> WHAT THE TASK REQUIRES: Please rewrite these rows with "dry grass" swapped for "withered grass" everywhere it appears, leaving everything else unchanged.

> LISTED RECORDS:
%%
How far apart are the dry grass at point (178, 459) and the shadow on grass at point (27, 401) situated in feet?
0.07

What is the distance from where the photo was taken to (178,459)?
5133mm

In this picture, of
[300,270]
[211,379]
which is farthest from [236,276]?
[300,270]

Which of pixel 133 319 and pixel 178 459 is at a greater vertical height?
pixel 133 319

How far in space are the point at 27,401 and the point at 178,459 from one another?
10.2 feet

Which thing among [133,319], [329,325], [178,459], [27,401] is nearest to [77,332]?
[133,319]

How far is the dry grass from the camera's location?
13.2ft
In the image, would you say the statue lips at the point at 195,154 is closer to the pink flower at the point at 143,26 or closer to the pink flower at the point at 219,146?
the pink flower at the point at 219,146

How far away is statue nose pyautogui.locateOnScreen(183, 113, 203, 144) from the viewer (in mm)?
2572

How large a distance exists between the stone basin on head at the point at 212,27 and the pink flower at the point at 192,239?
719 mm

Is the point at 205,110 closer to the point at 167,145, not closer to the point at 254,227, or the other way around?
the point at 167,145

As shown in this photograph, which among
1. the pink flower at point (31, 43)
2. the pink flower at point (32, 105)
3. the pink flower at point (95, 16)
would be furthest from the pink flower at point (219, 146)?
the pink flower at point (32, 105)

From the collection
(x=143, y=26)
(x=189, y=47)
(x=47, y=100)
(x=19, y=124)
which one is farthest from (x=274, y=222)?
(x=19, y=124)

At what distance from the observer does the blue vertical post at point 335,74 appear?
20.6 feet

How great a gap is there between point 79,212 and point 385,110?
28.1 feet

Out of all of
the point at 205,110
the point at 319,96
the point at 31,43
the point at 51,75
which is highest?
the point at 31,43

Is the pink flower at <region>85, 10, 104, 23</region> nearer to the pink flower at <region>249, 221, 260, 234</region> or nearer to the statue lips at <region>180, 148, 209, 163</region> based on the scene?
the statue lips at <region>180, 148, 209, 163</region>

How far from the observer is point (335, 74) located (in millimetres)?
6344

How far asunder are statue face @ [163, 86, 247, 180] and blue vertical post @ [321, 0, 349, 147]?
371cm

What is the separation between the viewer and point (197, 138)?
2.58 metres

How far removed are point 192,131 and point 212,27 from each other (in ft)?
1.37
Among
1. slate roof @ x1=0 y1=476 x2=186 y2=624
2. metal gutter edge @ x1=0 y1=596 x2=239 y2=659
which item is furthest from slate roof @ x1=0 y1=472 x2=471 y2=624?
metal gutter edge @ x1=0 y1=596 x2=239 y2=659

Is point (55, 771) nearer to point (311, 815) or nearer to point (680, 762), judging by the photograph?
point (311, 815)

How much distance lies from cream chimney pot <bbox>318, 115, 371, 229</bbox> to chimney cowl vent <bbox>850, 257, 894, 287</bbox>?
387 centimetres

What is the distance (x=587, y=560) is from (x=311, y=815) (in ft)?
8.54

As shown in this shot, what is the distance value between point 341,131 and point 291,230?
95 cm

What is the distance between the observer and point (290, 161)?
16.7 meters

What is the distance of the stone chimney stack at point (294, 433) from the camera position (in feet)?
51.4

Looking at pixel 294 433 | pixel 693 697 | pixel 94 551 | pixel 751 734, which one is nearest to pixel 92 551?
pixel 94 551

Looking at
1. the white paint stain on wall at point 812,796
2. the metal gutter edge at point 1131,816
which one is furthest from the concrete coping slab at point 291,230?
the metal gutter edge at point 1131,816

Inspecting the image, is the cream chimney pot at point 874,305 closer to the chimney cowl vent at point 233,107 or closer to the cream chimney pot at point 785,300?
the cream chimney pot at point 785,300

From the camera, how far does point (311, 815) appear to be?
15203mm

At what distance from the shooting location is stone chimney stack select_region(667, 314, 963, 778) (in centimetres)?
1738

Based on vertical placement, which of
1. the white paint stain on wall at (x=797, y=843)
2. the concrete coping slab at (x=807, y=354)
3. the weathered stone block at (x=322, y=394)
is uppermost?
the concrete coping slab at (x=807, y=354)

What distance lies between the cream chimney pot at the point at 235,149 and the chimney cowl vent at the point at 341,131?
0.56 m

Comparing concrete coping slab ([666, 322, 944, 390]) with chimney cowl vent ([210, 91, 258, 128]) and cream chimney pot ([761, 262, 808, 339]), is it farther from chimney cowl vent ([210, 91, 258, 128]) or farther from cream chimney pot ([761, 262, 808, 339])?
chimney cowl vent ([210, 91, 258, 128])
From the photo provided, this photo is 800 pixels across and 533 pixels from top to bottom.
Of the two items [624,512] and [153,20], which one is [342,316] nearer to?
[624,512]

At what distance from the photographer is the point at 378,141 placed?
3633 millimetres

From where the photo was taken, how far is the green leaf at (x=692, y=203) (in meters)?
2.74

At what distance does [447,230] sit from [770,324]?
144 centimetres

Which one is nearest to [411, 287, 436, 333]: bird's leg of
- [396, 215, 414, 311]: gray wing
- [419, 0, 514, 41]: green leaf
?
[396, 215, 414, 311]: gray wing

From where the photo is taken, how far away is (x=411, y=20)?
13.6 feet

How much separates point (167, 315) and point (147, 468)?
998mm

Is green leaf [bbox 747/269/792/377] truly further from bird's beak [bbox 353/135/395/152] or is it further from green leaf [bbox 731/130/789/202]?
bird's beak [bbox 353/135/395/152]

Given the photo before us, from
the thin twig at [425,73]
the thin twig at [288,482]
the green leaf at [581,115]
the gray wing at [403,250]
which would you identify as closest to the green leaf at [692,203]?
%%
> REPLY TO THE TASK:
How far apart are the withered grass at point (178, 459) and the shadow on grass at point (27, 401) situated in feet?
0.07

What is the distance from where the photo was taken to (178,459)?
5133mm

In this picture, of
[300,270]
[211,379]
which is farthest from [236,276]?
[300,270]

Which of pixel 133 319 and pixel 178 459 is at a greater vertical height?
pixel 133 319

How far in space are the point at 27,401 and the point at 178,459 from one another?
10.2 feet

Which thing among [133,319], [329,325], [178,459], [27,401] is nearest to [77,332]?
[133,319]

How far is the withered grass from the camera's location?
13.2ft
In the image, would you say the statue lips at the point at 195,154 is closer to the pink flower at the point at 143,26 or closer to the pink flower at the point at 219,146?
the pink flower at the point at 219,146

How far away is statue nose pyautogui.locateOnScreen(183, 113, 203, 144) from the viewer (in mm)?
2572

How large a distance exists between the stone basin on head at the point at 212,27 and the pink flower at the point at 192,239?
719 mm

Is the point at 205,110 closer to the point at 167,145, not closer to the point at 254,227, or the other way around?
the point at 167,145

As shown in this photograph, which among
1. the pink flower at point (31, 43)
2. the pink flower at point (32, 105)
3. the pink flower at point (95, 16)
would be furthest from the pink flower at point (219, 146)?
the pink flower at point (32, 105)

From the collection
(x=143, y=26)
(x=189, y=47)
(x=47, y=100)
(x=19, y=124)
which one is farthest from (x=274, y=222)?
(x=19, y=124)

At what distance from the observer does the blue vertical post at point 335,74 appear?
20.6 feet

How great a gap is there between point 79,212 and point 385,110?
28.1 feet

Out of all of
the point at 205,110
the point at 319,96
the point at 31,43
the point at 51,75
which is highest?
the point at 31,43

Is the pink flower at <region>85, 10, 104, 23</region> nearer to the pink flower at <region>249, 221, 260, 234</region> or nearer to the statue lips at <region>180, 148, 209, 163</region> based on the scene?
the statue lips at <region>180, 148, 209, 163</region>

How far from the observer is point (335, 74) located (in millimetres)?
6344

How far asunder are statue face @ [163, 86, 247, 180] and blue vertical post @ [321, 0, 349, 147]?
371cm

What is the separation between the viewer and point (197, 138)?
2.58 metres

How far removed are point 192,131 and point 212,27 from each other (in ft)?
1.37
Among
1. slate roof @ x1=0 y1=476 x2=186 y2=624
2. metal gutter edge @ x1=0 y1=596 x2=239 y2=659
which item is furthest from slate roof @ x1=0 y1=472 x2=471 y2=624?
metal gutter edge @ x1=0 y1=596 x2=239 y2=659

Is point (55, 771) nearer to point (311, 815) or nearer to point (680, 762), judging by the photograph?
point (311, 815)

How much distance lies from cream chimney pot <bbox>318, 115, 371, 229</bbox> to chimney cowl vent <bbox>850, 257, 894, 287</bbox>?
387 centimetres

What is the distance (x=587, y=560) is from (x=311, y=815) (in ft)?
8.54

As shown in this shot, what is the distance value between point 341,131 and point 291,230?
95 cm

What is the distance between the observer and point (290, 161)?
16.7 meters

What is the distance of the stone chimney stack at point (294, 433) from the camera position (in feet)?
51.4

Looking at pixel 294 433 | pixel 693 697 | pixel 94 551 | pixel 751 734, which one is nearest to pixel 92 551?
pixel 94 551

Looking at
1. the white paint stain on wall at point 812,796
2. the metal gutter edge at point 1131,816
which one is furthest from the concrete coping slab at point 291,230?
the metal gutter edge at point 1131,816

Inspecting the image, is the cream chimney pot at point 874,305 closer to the chimney cowl vent at point 233,107 or closer to the cream chimney pot at point 785,300?
the cream chimney pot at point 785,300

From the camera, how far does point (311, 815) appear to be?
15203mm

At what distance from the shooting location is stone chimney stack select_region(667, 314, 963, 778) (in centimetres)?
1738

Based on vertical placement, which of
1. the white paint stain on wall at (x=797, y=843)
2. the concrete coping slab at (x=807, y=354)
3. the weathered stone block at (x=322, y=394)
is uppermost?
the concrete coping slab at (x=807, y=354)

What distance lies between the cream chimney pot at the point at 235,149 and the chimney cowl vent at the point at 341,131?
0.56 m

Comparing concrete coping slab ([666, 322, 944, 390]) with chimney cowl vent ([210, 91, 258, 128]) and cream chimney pot ([761, 262, 808, 339]), is it farther from chimney cowl vent ([210, 91, 258, 128]) or farther from cream chimney pot ([761, 262, 808, 339])?
chimney cowl vent ([210, 91, 258, 128])
From the photo provided, this photo is 800 pixels across and 533 pixels from top to bottom.
Of the two items [624,512] and [153,20], which one is [342,316] nearer to?
[624,512]

At what distance from the photographer is the point at 378,141 placed?
3633 millimetres

From where the photo was taken, how far is the green leaf at (x=692, y=203) (in meters)?
2.74

At what distance does [447,230] sit from [770,324]?
144 centimetres

Which one is nearest to [411, 287, 436, 333]: bird's leg of
- [396, 215, 414, 311]: gray wing
- [419, 0, 514, 41]: green leaf
?
[396, 215, 414, 311]: gray wing

From where the photo is taken, how far away is (x=411, y=20)?
13.6 feet

How much separates point (167, 315) and point (147, 468)?
998mm

Is green leaf [bbox 747/269/792/377] truly further from bird's beak [bbox 353/135/395/152] or is it further from green leaf [bbox 731/130/789/202]?
bird's beak [bbox 353/135/395/152]

Given the photo before us, from
the thin twig at [425,73]
the thin twig at [288,482]
the green leaf at [581,115]
the gray wing at [403,250]
which would you identify as closest to the green leaf at [692,203]?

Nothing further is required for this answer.